Recent outstanding progress in microscopic imaging technology and the advent of fluorescent probes have enabled us to visualize high spatiotemporal dynamics of intracellular molecules in living tissues. Here I introduce our research outcomes on functional fluorescence imaging of the heart especially for understanding the pathogenesis of cardiac arrhythmias.

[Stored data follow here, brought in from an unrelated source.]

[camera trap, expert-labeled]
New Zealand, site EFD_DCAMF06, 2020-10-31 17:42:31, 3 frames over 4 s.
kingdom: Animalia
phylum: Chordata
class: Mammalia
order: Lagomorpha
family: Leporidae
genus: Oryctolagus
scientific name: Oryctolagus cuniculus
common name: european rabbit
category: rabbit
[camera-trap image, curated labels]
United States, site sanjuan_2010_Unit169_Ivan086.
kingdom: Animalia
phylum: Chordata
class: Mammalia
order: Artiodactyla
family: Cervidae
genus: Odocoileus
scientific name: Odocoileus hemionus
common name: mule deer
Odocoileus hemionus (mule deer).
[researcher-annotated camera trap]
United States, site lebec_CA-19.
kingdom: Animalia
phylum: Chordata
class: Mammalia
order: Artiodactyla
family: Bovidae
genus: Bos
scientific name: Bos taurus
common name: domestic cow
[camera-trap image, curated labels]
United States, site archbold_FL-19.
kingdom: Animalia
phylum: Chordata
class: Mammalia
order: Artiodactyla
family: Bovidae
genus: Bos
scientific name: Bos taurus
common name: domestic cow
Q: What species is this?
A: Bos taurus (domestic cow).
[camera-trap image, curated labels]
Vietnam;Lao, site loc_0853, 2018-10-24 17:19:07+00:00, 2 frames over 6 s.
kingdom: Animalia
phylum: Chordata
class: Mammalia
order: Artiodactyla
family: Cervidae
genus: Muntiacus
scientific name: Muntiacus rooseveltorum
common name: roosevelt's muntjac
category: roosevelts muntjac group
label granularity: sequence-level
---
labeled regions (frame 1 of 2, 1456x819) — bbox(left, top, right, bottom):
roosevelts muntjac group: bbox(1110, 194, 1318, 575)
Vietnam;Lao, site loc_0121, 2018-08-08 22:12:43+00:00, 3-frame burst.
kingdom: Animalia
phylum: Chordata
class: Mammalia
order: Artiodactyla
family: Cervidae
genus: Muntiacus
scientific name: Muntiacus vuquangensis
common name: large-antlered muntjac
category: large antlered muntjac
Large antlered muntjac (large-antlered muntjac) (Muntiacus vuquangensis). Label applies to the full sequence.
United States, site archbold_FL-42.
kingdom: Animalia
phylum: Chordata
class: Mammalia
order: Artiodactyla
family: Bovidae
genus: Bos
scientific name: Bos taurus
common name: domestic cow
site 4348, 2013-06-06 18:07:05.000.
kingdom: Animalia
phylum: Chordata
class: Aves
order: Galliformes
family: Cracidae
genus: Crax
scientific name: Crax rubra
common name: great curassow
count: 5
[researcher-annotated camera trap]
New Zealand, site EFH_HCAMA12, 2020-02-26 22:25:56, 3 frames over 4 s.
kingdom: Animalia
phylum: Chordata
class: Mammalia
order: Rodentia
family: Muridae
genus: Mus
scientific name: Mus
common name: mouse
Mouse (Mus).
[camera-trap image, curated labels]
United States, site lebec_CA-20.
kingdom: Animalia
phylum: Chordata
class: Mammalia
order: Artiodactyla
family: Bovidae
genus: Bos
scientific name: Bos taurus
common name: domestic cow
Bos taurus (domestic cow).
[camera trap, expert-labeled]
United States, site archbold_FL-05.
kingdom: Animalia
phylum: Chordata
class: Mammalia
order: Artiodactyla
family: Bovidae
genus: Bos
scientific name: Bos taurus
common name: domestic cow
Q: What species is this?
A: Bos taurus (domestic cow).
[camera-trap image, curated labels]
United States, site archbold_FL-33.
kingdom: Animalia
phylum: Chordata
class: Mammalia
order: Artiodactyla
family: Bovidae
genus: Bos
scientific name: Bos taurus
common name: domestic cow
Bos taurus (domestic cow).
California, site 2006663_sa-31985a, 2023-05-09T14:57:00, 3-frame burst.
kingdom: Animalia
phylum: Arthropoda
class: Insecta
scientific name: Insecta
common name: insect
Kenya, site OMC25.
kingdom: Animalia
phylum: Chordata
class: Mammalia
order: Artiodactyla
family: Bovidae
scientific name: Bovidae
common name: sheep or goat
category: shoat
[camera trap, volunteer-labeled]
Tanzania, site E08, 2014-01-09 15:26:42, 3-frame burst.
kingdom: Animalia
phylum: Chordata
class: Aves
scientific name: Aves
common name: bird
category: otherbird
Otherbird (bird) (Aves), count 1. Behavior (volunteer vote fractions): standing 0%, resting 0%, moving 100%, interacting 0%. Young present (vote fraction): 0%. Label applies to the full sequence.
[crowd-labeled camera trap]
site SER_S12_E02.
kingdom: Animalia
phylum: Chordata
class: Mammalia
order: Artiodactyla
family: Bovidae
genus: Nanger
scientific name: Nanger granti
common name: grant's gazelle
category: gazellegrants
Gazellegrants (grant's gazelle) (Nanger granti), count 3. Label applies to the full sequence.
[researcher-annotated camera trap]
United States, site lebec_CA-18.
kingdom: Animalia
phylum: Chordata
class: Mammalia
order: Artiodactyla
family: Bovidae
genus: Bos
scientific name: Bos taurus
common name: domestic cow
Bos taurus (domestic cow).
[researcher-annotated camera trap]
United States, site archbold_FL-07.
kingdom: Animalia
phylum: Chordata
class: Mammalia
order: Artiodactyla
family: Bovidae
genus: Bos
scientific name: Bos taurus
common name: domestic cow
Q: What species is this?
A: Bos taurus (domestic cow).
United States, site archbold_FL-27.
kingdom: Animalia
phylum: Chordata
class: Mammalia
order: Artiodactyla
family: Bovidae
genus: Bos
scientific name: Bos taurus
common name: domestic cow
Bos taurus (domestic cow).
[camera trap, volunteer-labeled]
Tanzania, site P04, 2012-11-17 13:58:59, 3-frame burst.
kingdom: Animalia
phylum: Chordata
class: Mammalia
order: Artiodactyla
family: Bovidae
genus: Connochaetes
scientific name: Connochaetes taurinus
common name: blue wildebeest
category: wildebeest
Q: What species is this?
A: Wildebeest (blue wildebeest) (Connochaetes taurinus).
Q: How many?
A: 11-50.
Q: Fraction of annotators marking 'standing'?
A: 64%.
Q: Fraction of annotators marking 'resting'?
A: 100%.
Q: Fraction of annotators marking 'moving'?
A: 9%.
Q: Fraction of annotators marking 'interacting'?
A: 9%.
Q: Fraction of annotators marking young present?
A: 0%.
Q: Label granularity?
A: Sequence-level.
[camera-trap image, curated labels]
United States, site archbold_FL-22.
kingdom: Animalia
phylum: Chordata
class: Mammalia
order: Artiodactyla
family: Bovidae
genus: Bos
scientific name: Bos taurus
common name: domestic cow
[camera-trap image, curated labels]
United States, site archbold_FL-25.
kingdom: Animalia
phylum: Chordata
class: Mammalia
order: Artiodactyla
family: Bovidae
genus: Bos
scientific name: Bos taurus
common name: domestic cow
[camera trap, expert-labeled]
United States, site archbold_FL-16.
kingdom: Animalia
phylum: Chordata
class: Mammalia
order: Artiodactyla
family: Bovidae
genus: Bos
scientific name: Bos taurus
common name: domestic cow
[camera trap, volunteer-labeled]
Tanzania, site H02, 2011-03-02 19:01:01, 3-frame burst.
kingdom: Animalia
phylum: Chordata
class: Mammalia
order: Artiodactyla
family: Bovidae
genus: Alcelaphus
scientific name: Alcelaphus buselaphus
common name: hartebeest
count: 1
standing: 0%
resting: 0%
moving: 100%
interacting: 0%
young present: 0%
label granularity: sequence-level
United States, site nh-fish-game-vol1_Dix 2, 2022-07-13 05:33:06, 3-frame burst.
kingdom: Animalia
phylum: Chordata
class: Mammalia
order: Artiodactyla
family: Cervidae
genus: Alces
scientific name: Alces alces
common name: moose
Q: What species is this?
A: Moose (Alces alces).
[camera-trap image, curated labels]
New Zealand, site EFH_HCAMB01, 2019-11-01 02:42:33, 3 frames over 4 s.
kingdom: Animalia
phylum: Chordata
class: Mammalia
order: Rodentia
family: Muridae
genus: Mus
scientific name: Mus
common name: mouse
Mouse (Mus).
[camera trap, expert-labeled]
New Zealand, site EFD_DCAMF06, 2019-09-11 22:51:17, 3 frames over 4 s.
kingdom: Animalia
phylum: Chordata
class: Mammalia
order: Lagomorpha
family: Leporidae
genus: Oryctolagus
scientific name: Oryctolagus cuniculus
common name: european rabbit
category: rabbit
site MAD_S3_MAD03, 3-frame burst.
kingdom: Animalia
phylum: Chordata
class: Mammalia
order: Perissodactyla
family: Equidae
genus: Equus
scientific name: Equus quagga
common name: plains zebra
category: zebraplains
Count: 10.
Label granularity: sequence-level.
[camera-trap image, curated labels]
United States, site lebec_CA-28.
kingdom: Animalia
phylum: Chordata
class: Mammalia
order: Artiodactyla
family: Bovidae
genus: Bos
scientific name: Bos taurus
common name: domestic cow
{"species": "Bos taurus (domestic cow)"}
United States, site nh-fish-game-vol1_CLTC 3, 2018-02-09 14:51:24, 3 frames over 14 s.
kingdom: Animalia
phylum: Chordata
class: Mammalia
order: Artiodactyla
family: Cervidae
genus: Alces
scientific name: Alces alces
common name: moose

On the in situ Ca2+ imaging of perfused rat heart by rapid-scanning confocal microscopy, we found that burst emergence of intracellular Ca2+ waves evokes arrhythmogenic triggered activity and subsequent oscillatory depolarizations via the Na+-Ca2+ exchanger. Besides, impairment of Ca2+ release from the sarcoplasmic reticulum leads to emergence of Ca2+ waves and spatiotemporally inhomogeneous Ca2+ dynamics on systole, resulting in beat-to-beat Ca2+ alternans. Such alternating behaviors of Ca2+ dynamics are partly due to poor development of the transverse tubules, which are identified in murine atria and failing ventricular myocytes. In addition, impairment of the gap junctional communication via connexin 43 induced by dominant negative inhibition of neonatal rat ventricular myocyte monolayers results in generation of spiral wave reentry, suggesting the pivotal role of intercellular communications in genesis of arrhythmias. Furthermore, alterations in atrial histoanatomy, e.g., density and arrangements of myocytes and distribution of Cx43, could provide intrinsic arrhythmogenic bases of atrial fibrillation, which was revealed by combined optical imaging of the atria and precise histoanatomical examinations. In combination, fluorescence imaging of the living organisms provides indispensable information for unveiling functions and disease states.